You should have saved recovery codes when you first set up the app. Those codes can be used once each to regain access. If you do not have recovery codes, you will need to contact the service provider and go through identity verification to reset your MFA.
Why does my TOTP code sometimes not work even though I typed it correctly?
The most likely cause is clock drift on your device. The TOTP algorithm relies on accurate time. If your phone or computer clock is off by more than a minute, the codes will not match. Enable automatic time synchronization to fix this.
Is a one-time password considered a password under security policies?
No, an OTP is not a password in the traditional sense. It is a temporary token used for a single authentication. Security policies that govern password length, complexity, and rotation do not apply to OTPs because they are generated and managed by the system.
Can a hardware OTP token be cloned?
If the token uses a strong random secret and is properly manufactured, cloning is extremely difficult without physical access to the token's internal memory. However, tokens that are not tamper-resistant could theoretically be reverse-engineered.
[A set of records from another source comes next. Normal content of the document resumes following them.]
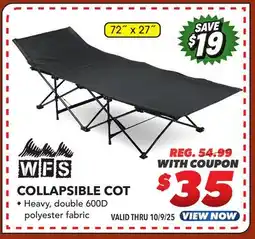 Big 5 World Famous Sports Collapsible Cot offer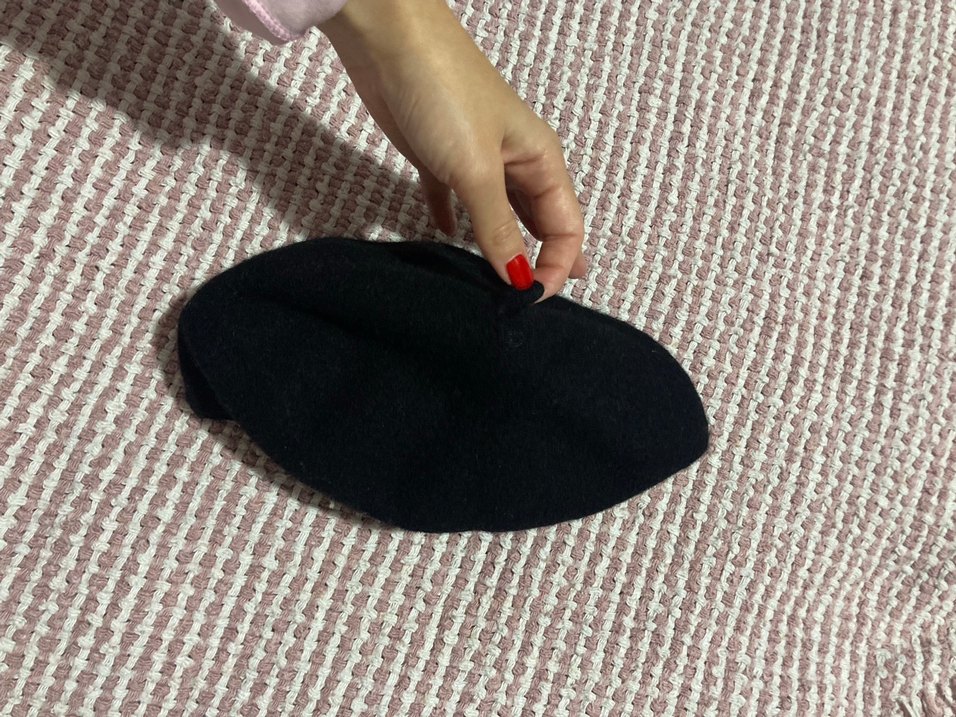 Kadın Vintage Bej Lastik Şapka - Görsel 3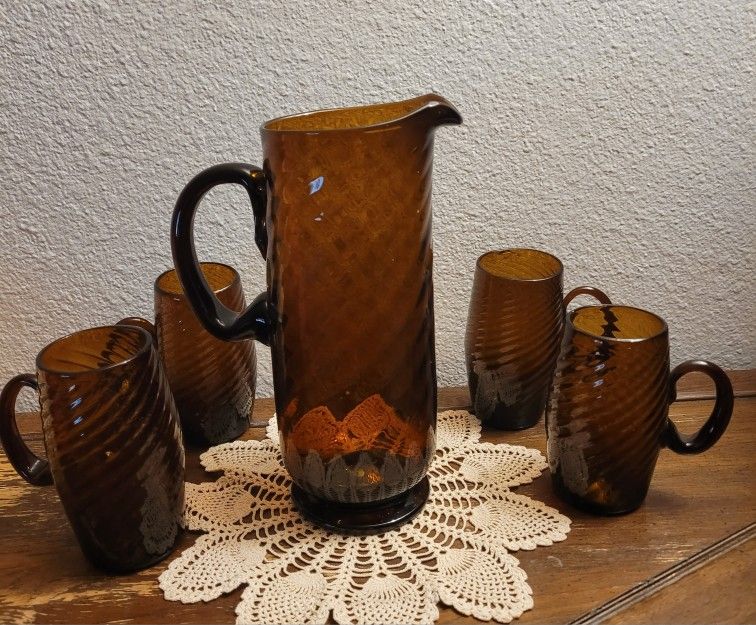 Vintage Pitcher & Mugs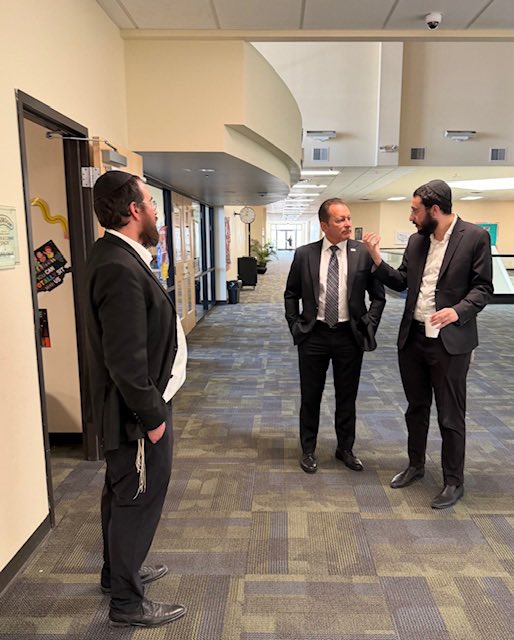 LazForNevada's tweet photo. Thank you Rabbi Levi Wilhelm &amp; Rabbi Mendy Harlih for hosting me at Chabad of Southern Nevada and Desert Tora Academy. 

It’s inspiring to see the work they do and hear from the students - our future is in good hands! https://t.co/93yaxJIbHU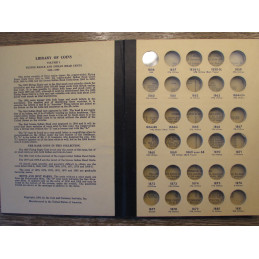 Library of Coins album for Flying Eagle and Indian Cents - vintage coin supply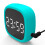 (White) Meng Pet TV LED Display Digital Thermometer Multi-bed Children's Multi-function Snooze Function Thermometer 5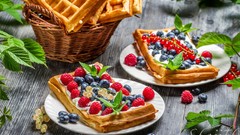Food Berries desserts wafers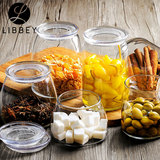 Libbey/利比无铅玻璃密封罐 防潮厨房小工具透明食品储物罐奶粉瓶
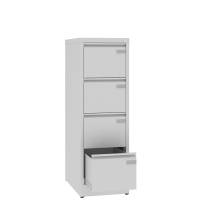 Arkivskab ASM med 4 skuffer og en dybde på 630mm lys grå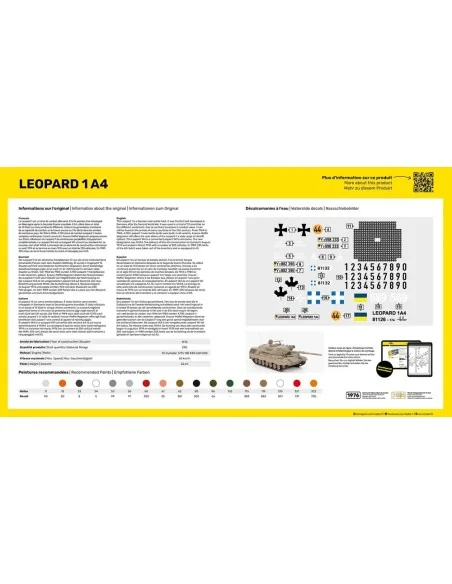 STARTER KIT Leopard 1A4, 1/35 - Heller 57126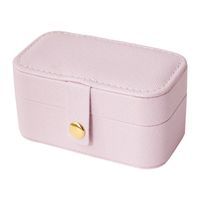 Classic Style Solid Color Layered Buckle Jewelry Boxes sku image 2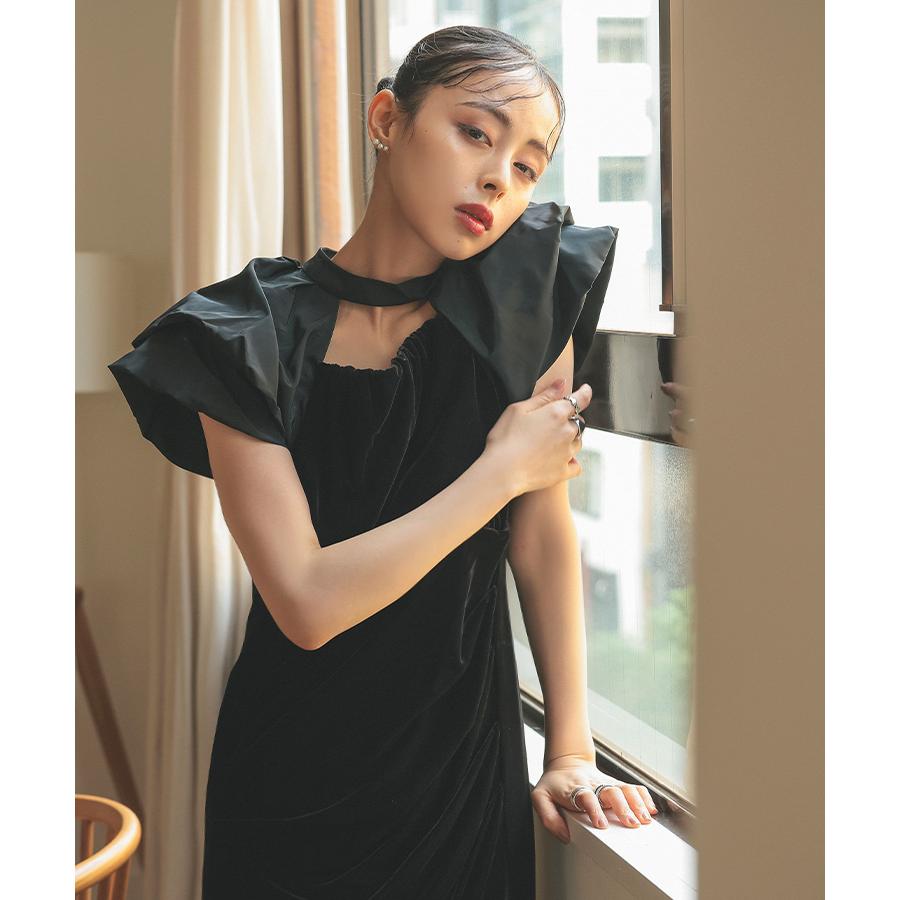 DONOBAN 【ANDRESD】drape velour dress : マルイ(丸井)Yahoo!店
Reputable tokens use secure elements to protect the secret.
Summary
A one-time password is a temporary, single-use code that adds an extra layer of security to the authentication process. Unlike a static password that remains the same across sessions, an OTP changes every time it is used or after a short time interval. It represents the something you have factor in multi-factor authentication, proving that the user possesses a trusted device or phone number.
OTPs are generated using standards like HOTP and TOTP, and they can be delivered via SMS, authenticator apps, or hardware tokens. For IT certification exams, especially CompTIA A+ and Security+, you need to understand the difference between these delivery methods, the security strengths and weaknesses of each, and typical troubleshooting scenarios like clock drift. In real-world IT work, OTPs are a cornerstone of access control, protecting against credential theft, phishing, and unauthorized access.
Remember that OTPs are not a replacement for strong passwords but a powerful complement. The single-use nature makes them a reliable defense for remote access, cloud services, and sensitive data environments. As you prepare for your exam, focus on recognizing when an OTP is the correct authentication method, identifying common failure points, and understanding how OTPs fit into the larger security framework of authentication protocols and policies.